Further, proof-of-concept deployment in reflective mode and demonstration on plant targets (Anthurium leaves and stems) confirm that HyPIS enables spatial recognition tasks using only a pre-registered phasor reference database. Such capability is central for field applications where online recalibration or retraining is impractical.

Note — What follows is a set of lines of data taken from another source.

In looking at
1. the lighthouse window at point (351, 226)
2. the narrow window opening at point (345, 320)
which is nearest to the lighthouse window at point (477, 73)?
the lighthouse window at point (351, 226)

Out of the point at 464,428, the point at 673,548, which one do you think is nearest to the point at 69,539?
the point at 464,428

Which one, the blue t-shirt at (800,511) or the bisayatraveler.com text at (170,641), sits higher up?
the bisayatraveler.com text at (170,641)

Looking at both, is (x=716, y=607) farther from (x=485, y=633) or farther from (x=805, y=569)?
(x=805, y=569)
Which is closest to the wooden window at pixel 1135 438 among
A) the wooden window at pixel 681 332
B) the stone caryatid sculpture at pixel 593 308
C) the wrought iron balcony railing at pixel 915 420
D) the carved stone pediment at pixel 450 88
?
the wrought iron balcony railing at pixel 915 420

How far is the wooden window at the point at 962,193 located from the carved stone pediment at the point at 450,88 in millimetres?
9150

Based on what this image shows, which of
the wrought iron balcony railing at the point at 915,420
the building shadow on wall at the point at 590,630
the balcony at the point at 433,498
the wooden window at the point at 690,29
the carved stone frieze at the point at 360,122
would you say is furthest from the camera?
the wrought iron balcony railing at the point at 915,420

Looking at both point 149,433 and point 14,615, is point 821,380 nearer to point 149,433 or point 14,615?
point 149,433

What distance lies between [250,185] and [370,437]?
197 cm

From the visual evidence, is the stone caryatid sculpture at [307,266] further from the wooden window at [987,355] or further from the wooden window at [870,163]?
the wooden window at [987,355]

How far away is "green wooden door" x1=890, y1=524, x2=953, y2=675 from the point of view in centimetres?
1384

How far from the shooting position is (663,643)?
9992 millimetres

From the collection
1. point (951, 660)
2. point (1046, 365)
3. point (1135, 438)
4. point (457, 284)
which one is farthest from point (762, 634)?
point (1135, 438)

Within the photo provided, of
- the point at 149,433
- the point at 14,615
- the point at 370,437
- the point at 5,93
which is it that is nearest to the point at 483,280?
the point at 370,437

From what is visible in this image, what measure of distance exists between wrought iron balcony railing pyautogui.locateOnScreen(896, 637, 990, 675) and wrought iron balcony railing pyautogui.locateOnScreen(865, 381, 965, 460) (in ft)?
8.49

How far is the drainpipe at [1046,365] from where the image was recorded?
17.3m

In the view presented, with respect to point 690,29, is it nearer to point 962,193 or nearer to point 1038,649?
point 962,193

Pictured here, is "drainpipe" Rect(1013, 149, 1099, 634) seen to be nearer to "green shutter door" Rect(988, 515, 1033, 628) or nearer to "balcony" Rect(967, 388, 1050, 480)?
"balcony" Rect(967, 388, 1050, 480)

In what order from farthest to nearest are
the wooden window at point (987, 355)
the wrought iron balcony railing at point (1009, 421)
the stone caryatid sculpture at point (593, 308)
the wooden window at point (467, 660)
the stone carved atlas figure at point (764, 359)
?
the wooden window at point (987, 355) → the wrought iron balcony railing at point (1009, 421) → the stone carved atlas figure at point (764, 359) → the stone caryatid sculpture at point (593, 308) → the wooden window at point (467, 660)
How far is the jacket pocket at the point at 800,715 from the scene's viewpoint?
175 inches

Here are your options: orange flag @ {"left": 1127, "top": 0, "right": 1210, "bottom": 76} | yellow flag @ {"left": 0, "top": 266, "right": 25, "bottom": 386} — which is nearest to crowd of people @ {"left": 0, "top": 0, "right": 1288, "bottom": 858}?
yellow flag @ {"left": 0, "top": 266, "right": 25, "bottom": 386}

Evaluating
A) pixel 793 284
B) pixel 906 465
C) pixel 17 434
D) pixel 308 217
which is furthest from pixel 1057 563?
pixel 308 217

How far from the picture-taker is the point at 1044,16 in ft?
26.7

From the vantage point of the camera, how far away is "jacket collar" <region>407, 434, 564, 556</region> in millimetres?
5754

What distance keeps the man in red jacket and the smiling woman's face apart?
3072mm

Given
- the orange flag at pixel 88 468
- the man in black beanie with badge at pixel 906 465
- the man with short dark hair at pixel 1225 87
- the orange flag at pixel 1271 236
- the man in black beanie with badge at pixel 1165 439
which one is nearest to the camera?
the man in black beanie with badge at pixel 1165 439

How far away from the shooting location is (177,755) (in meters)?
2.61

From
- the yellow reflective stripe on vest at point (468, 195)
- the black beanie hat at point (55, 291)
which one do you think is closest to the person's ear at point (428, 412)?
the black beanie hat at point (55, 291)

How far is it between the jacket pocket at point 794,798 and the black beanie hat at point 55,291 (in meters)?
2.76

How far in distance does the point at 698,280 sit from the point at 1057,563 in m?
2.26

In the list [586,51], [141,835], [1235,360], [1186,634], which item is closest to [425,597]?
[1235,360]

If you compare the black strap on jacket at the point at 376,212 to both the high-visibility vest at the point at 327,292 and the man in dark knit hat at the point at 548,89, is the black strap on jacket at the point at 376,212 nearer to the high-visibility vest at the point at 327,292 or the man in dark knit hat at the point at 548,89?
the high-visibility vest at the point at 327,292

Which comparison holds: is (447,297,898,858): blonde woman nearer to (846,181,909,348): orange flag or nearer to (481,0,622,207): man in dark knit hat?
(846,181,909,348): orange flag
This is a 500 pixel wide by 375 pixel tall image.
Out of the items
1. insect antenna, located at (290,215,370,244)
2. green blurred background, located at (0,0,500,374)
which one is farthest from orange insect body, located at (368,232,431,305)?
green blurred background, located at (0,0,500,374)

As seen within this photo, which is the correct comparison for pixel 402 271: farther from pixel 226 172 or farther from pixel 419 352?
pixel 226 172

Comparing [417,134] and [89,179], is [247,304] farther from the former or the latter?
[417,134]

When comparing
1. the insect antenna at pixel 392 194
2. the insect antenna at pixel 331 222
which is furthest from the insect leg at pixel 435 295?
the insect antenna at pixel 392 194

Theoretical and Practical Implications
The HyPIS approach substantiates an alternative paradigm for spectral machine vision: direct task inference at the sensor level, decoupled from traditional data pipeline constraints. Immediate implications include substantial reduction in the bandwidth and memory requirements for mobile, wearable, and remote imaging platforms, and direct suitability for integration with UAVs, robotics, or satellites.
The method's extension to wavebands outside the visible (NIR, MIR, THz) is theoretically justified by the hardware-agnostic nature of the optical encoding, limited only by material and detector constraints. The framework also admits straightforward fusion with DNN inference modules for higher-level semantic tasks under bandwidth- or acquisition-limited regimes.
For future development, the engineering of structured metasurfaces or low-dimensional material encoders for on-chip phasor encoding, integration with 2D material photodetectors, and combination with physics-informed neural networks represent direct research trajectories. These extensions promise further reduction in system size, cost, and energy consumption, and broader applicability in spectral imaging tasks where speed, size, or energy constraints preclude use of conventional imagers.
Conclusion
HyPIS is established as a dual-domain compressed hyperspectral imaging architecture that integrates optical phasor encoding and single-pixel detection to enable real-time, low-memory, and hardware-efficient spectral task performance. By eliminating the dependency on high-dimensional data acquisition and post-acquisition computational pipelines, HyPIS delivers strong spatial-spectral discrimination—even in challenging visibility or spectral proximity scenarios—while being robust and adaptable to practical constraints. Anticipated future directions include extension to broad spectral bands, integration with intelligent algorithms, and full miniaturization for pervasive spectral sensing platforms.